Les obligations mises à la charge du mandataire ne sont qu'une déclinaison de son rôle de représentant unique des entrepreneurs groupés vis à vis du maître de l’ouvrage. Or ce rôle d'interlocuteur unique a précisément pour fonction de dispenser le maître de l’ouvrage de s'immiscer dans les rapports entre les membres du groupement.

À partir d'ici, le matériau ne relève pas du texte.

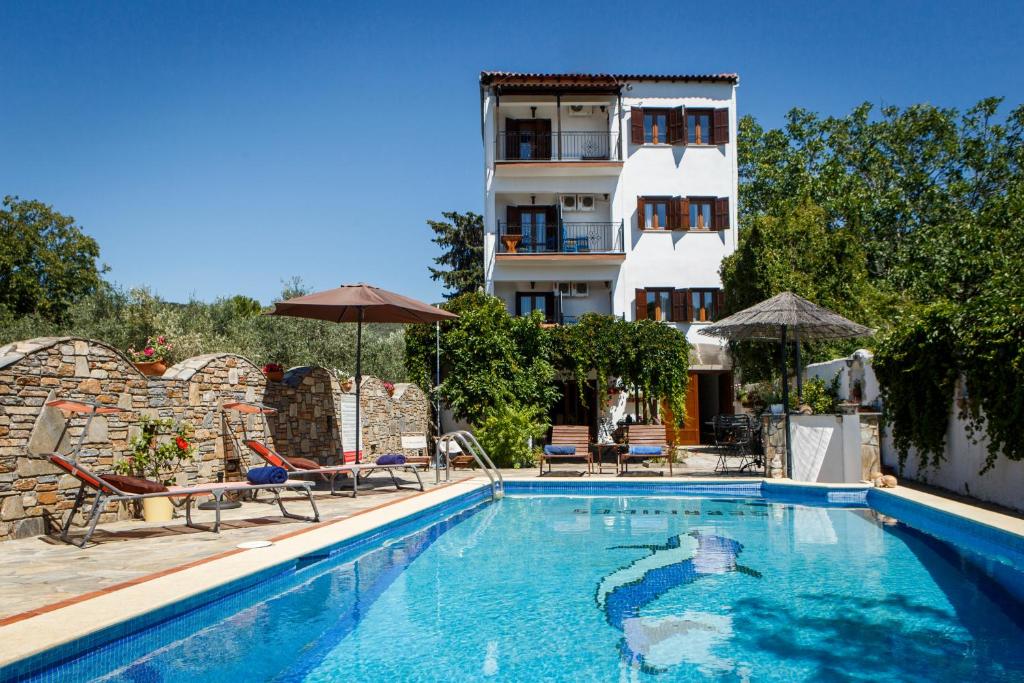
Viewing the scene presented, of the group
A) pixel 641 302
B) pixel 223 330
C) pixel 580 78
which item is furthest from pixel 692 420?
pixel 223 330

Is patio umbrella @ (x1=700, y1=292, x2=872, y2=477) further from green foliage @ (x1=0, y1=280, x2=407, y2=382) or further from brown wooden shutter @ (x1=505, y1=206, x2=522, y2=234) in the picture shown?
green foliage @ (x1=0, y1=280, x2=407, y2=382)

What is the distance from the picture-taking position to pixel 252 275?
2644 centimetres

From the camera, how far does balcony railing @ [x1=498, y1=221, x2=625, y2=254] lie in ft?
78.2

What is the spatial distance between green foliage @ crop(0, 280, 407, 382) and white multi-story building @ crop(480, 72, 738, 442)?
5.42 m

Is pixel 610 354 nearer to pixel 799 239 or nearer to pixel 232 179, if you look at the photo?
pixel 799 239

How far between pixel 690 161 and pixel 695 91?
241 centimetres

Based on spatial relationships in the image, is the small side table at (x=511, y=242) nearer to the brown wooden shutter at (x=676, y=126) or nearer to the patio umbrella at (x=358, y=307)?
the brown wooden shutter at (x=676, y=126)

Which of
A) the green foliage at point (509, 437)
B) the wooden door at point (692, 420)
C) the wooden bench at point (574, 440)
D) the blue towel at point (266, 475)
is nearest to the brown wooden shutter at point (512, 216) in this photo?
the wooden door at point (692, 420)

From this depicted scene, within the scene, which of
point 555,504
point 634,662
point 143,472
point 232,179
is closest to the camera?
point 634,662

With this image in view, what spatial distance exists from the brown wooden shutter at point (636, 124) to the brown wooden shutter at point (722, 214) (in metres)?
3.36

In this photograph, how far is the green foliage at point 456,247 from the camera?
115 ft

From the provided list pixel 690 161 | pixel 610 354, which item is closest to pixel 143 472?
pixel 610 354

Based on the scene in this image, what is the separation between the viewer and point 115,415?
7.91 metres

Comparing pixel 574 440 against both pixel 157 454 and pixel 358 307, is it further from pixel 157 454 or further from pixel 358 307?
pixel 157 454
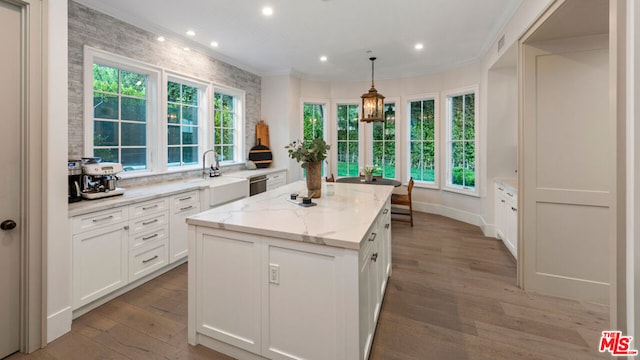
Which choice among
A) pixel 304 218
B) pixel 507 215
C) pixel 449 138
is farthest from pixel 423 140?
pixel 304 218

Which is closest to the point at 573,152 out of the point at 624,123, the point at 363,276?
the point at 624,123

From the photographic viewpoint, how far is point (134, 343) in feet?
6.85

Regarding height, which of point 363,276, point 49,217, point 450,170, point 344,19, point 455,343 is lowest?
point 455,343

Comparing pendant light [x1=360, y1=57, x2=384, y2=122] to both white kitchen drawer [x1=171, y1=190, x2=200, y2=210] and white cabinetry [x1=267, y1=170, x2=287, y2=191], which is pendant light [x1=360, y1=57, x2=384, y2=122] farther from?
white kitchen drawer [x1=171, y1=190, x2=200, y2=210]

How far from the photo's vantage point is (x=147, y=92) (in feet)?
12.4

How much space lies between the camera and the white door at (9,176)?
6.12 ft

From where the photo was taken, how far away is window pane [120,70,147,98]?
11.4 ft

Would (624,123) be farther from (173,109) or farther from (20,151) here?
(173,109)

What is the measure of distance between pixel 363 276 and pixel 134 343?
1753 mm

Autrement dit, le mandataire est le garant du respect par les entrepreneurs de leurs différentes obligations (par ex, en matière de conditions de travail) et surtout (ce qui nous intéressé ici), il est le seul habilité à présenter les projets de décompte et à accepter le décompte général ou à présenter des réclamations (article 12.5.2) et qui les représente dans la procédure de règlement amiable des différends (article 55.4 du CCAG).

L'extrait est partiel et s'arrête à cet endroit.